L'Iran a de nouveau frappé Israël et des alliés américains dans le Golfe, alors que les tensions atteignent un nouveau sommet. Donald Trump a promis de cibler les infrastructures iraniennes, renforçant la pression militaire sur Téhéran.
Ce contexte de conflit, débuté par une offensive américano-israélienne, se traduit par des attaques quotidiennes et des déclarations belliqueuses des deux côtés. Des frappes coordonnées ont été observées alors qu'Israël célèbre Pessah, tandis que les chrétiens se préparent à Pâques.
L'armée israélienne n'a pas commenté l'ensemble des cibles, mais selon des sources militaires, des dommages ont été constatés à Tel-Aviv, où des missiles iraniens ont été lancés, visant aussi la station balnéaire d'Eilat.
Avec des avancées technologiques, les systèmes d'alerte israéliens se sont adaptés, permettant aux habitants d'obtenir des alertes localisées. Sarah Chemla, résidente de Tel-Aviv, souligne la précision de ces alertes, minimisant ainsi l'angoisse des familles.

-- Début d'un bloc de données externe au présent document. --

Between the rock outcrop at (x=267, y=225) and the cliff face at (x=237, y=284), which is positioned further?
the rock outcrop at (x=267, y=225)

Les attaques ne s'arrêtent pas aux frontières israéliennes. Aux Émirats arabes unis, une attaque a blessé plusieurs travailleurs expatriés et entraîné des dommages matériels significatifs. Au Koweït, des drones ont ciblé une raffinerie, provoquant d'importants incendies.
Face à cette escalade, l'Iran a menacé de frapper les positions américaines et israéliennes, mais aussi leurs alliés, intensifiant les tensions dans la région. Les menaces de Trump de frapper des infrastructures essentielles en Iran ont exacerbé la situation, créant un climat d'incertitude.
Le Premier ministre israélien, Benjamin Netanyahu, a affirmé que l'offensive israélienne a conduit à la destruction majeure de capacités industrielles en Iran, un acte résultant de la volonté d'affaiblir l'économie iranienne.
Concernant l'avenir du conflit, l'ancien ministre des Affaires étrangères iranien, Mohammad Javad Zarif, a plaidé pour un accord de paix afin d'éviter une prolongation des hostilités, suggérant la limitation du programme nucléaire iranien comme démarche de compromis.
Sur le plan international, ce conflit représente un risque considérable pour l'économie mondiale, avec la quasi-fermeture du détroit d'Ormuz, un point névralgique pour le transit du pétrole. Cette situation alarme les pays producteurs qui dépendent des marchés mondiaux pour leur commerce.
Un cargo français a effectué un passage par le détroit d'Ormuz, marquant un événement significatif alors que la région reste en état d'alerte.
Les nations du Golfe ont changé de ton, demandant à l'ONU d'agir pour rétablir la sécurité dans le détroit d'Ormuz. Cependant, la discussion au Conseil de sécurité reste immobilisée, sans accord évident.
La situation continue de générer des préoccupations économiques, faisant grimper les prix du pétrole et impactant la vie quotidienne, notamment à travers des restrictions commerciales dans divers pays, y compris au Bangladesh et en Égypte, qui cherchent à gérer la crise énergétique exacerbée.